Shortcuts

Saving and loading weights

Lightning can automate saving and loading checkpoints.

Checkpoint saving

A Lightning checkpoint has everything needed to restore a training session including:

  • 16-bit scaling factor (apex)

  • Current epoch

  • Global step

  • Model state_dict

  • State of all optimizers

  • State of all learningRate schedulers

  • State of all callbacks

  • The hyperparameters used for that model if passed in as hparams (Argparse.Namespace)

Automatic saving

Checkpointing is enabled by default to the current working directory. To change the checkpoint path pass in:

trainer = Trainer(default_root_dir='/your/path/to/save/checkpoints')

To modify the behavior of checkpointing pass in your own callback.

from pytorch_lightning.callbacks import ModelCheckpoint

# DEFAULTS used by the Trainer
checkpoint_callback = ModelCheckpoint(
    filepath=os.getcwd(),
    save_top_k=1,
    verbose=True,
    monitor='checkpoint_on',
    mode='min',
    prefix=''
)

trainer = Trainer(checkpoint_callback=checkpoint_callback)

Or disable it by passing

trainer = Trainer(checkpoint_callback=False)

The Lightning checkpoint also saves the arguments passed into the LightningModule init under the module_arguments key in the checkpoint.

class MyLightningModule(LightningModule):

   def __init__(self, learning_rate, *args, **kwargs):
        super().__init__()

# all init args were saved to the checkpoint
checkpoint = torch.load(CKPT_PATH)
print(checkpoint['module_arguments'])
# {'learning_rate': the_value}

Manual saving

You can manually save checkpoints and restore your model from the checkpointed state.

model = MyLightningModule(hparams)
trainer.fit(model)
trainer.save_checkpoint("example.ckpt")
new_model = MyModel.load_from_checkpoint(checkpoint_path="example.ckpt")

Checkpoint Loading

To load a model along with its weights, biases and module_arguments use following method.

model = MyLightingModule.load_from_checkpoint(PATH)

print(model.learning_rate)
# prints the learning_rate you used in this checkpoint

model.eval()
y_hat = model(x)

But if you don’t want to use the values saved in the checkpoint, pass in your own here

class LitModel(LightningModule):

    def __init__(self, in_dim, out_dim):
        super().__init__()
        self.save_hyperparameters()
        self.l1 = nn.Linear(self.hparams.in_dim, self.hparams.out_dim)

you can restore the model like this

# if you train and save the model like this it will use these values when loading
# the weights. But you can overwrite this
LitModel(in_dim=32, out_dim=10)

# uses in_dim=32, out_dim=10
model = LitModel.load_from_checkpoint(PATH)

# uses in_dim=128, out_dim=10
model = LitModel.load_from_checkpoint(PATH, in_dim=128, out_dim=10)

Restoring Training State

If you don’t just want to load weights, but instead restore the full training, do the following:

model = LitModel()
trainer = Trainer(resume_from_checkpoint='some/path/to/my_checkpoint.ckpt')

# automatically restores model, epoch, step, LR schedulers, apex, etc...
trainer.fit(model)

◆ GIVEN RECORDS ◆
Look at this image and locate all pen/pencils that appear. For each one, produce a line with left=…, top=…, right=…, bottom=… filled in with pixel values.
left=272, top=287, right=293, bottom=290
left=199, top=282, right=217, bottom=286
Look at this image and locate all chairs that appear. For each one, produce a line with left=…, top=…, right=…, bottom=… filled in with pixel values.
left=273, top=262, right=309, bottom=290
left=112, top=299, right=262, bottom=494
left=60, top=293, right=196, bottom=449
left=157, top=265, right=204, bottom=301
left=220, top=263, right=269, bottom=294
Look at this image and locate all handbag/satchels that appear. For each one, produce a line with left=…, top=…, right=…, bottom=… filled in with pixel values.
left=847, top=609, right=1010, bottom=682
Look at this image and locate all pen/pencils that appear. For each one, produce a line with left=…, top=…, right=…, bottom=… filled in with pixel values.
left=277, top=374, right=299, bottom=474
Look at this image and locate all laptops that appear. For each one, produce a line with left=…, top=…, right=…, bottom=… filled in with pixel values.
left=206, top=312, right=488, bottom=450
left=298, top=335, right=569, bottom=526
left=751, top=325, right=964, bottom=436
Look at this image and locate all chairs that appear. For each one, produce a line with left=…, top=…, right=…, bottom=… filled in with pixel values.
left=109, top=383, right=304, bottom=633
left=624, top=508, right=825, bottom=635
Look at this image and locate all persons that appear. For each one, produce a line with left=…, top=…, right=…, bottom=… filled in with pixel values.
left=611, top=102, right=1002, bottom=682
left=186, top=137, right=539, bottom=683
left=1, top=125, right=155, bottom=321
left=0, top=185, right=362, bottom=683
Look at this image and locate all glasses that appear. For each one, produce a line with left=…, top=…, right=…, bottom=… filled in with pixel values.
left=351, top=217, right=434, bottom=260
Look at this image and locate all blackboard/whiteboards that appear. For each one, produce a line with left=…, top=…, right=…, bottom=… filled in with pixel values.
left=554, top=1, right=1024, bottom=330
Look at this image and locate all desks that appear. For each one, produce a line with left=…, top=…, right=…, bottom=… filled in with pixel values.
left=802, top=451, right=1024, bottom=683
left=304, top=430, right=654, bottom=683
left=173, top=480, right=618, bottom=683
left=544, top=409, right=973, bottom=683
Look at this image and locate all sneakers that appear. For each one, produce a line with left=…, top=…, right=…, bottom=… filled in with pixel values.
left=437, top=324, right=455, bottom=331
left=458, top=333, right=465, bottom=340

◆ AIM ◆
In the page on saving and loading weights, copy everything from "If you don’t just" down to "schedulers, apex, etc...", substituting "best_model.ckpt" for "my_checkpoint.ckpt".

◆ ANSWER BELOW ◆
If you don’t just want to load weights, but instead restore the full training, do the following:

model = LitModel()
trainer = Trainer(resume_from_checkpoint='some/path/to/best_model.ckpt')

# automatically restores model, epoch, step, LR schedulers, apex, etc...